## Set task 1
Quote the rows from the line with "boxs on the shelf shown here." through the line with "[232,232,387,442]", word for word.

==== Text excerpt ====

It is not fair to ask of others what you are not willing to do yourself. Mr. Bevin’s speech gave many of us pause. We should not so conduct ourselves that such things can be said about us by responsible statesmen.
22

She felt the United States should relax its immigration laws. “I think we have a duty to lead in taking our share.”

But she was angry with the British response to the joint commission’s recommendations. “There was really no need for a commission of inquiry, but we went along with Great Britain. The obvious reason we went along was that we believed Great Britain would accept the report of such a group and try to implement it.” There was no escaping the immediate point at issue—the 100,000 Jews in Europe

who must find homes immediately and they want to go to Palestine. The Arabs threaten dire things. The British talk about the impossibility of increasing the military force. But surely our allied Chiefs of Staff could work out some form
of military defense for Palestine which would not mean an increase in manpower.
23

In Palestine, the British rejection of the joint commission’s recommendations turned the desperate Jewish settlers toward acts of terrorism against the British forces and illegal immigration organized by the Jewish defense force, the Haganah. Bridges were blown up and British officers kidnapped. There were pitched battles between British and Jewish troops. The British, with 50,000 troops in Palestine, decided on drastic action. The Zionist leaders were jailed. That strengthened the influences of the terrorists. The King David Hotel, headquarters of the mandatory and the British Army, was blown up with forty-three killed and forty-three injured. She was horrified:

Violence of this kind kills innocent people, and enough innocent people have already died in the world. More innocent Jews have suffered than any other people. . . .Violence can only make a fair and reasonable solution in Palestine more difficult.
24

A few days later the British retaliated, which distressed her because she felt a great nation should have self-control and patience. She was even more revolted by the British decision to deport to Cyprus all captured “illegal” immigrants. “Dear Lady Reading,” she wrote her old friend and co-worker on August 23, 1946:

I am writing you this letter which you can pass on if you think wise, to Mr. Attlee and Mr. Bevin. I do not feel I have any right to express my feelings to them officially and yet as a human being, I can not help wanting to tell them how certain actions as regards the situation in Palestine have made me feel.

In the first place, I hope and pray that they will not actually put to death the young terrorists. I do not approve of what any of these people have done in the way of violence. I understand perfectly, however, the fact that this feeling of despair on the part of the Jewish people [has] been growing for a long time
and the show of force. . .Great Britain has made in Palestine has probably built up this resistance movement, since force always creates a similar attitude in the opposition.

If these young people are killed there will without any question, be a sense of martyrdom and a desire for revenge which will bring more bloodshed. A generous gesture will, I think, change the atmosphere.

==== Records supplied ====

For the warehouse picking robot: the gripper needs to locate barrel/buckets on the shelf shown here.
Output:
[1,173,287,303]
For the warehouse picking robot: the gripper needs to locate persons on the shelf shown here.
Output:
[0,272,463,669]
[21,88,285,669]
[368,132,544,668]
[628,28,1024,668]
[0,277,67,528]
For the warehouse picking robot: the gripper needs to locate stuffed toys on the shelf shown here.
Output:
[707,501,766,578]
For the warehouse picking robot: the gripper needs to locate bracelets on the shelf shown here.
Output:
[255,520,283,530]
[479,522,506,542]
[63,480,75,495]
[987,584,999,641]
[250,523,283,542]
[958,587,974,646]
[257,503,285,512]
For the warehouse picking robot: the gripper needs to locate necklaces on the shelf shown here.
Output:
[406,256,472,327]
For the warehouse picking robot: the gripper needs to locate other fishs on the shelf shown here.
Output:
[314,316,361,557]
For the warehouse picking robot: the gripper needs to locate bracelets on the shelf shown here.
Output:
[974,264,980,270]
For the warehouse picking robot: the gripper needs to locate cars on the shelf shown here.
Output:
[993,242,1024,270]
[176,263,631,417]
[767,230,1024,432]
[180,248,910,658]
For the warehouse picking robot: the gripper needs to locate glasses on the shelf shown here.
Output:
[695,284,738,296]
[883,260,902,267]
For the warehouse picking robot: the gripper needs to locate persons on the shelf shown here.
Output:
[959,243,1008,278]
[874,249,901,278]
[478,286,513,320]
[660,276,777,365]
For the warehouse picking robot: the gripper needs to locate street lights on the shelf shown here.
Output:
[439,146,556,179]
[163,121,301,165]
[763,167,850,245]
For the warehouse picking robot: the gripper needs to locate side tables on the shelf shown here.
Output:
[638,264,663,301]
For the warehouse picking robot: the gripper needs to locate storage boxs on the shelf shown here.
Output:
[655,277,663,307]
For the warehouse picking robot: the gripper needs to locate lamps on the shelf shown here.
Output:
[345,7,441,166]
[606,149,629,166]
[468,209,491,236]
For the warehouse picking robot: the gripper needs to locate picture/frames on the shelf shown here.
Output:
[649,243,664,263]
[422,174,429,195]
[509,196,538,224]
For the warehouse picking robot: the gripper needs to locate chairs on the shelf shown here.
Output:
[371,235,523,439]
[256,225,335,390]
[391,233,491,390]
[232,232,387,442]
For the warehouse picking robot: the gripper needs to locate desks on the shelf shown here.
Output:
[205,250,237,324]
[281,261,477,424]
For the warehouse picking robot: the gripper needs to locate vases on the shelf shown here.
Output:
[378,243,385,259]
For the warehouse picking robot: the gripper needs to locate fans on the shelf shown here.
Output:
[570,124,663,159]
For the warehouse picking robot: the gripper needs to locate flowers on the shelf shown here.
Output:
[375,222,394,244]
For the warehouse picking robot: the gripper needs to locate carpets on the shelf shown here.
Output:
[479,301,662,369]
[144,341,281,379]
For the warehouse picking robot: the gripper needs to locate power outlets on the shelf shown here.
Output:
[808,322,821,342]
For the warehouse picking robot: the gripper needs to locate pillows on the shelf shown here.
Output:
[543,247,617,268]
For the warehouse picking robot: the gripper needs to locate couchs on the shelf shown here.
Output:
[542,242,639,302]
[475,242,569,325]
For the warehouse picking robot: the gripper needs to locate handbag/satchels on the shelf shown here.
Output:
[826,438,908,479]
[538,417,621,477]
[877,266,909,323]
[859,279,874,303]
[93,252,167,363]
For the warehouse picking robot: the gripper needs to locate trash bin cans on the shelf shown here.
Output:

====

## Set task 2
Name every person mentioned by name in the text about Palestine.

## Result 1
For the warehouse picking robot: the gripper needs to locate storage boxs on the shelf shown here.
Output:
[655,277,663,307]
For the warehouse picking robot: the gripper needs to locate lamps on the shelf shown here.
Output:
[345,7,441,166]
[606,149,629,166]
[468,209,491,236]
For the warehouse picking robot: the gripper needs to locate picture/frames on the shelf shown here.
Output:
[649,243,664,263]
[422,174,429,195]
[509,196,538,224]
For the warehouse picking robot: the gripper needs to locate chairs on the shelf shown here.
Output:
[371,235,523,439]
[256,225,335,390]
[391,233,491,390]
[232,232,387,442]

## Result 2
Mr. Bevin, Lady Reading, Mr. Attlee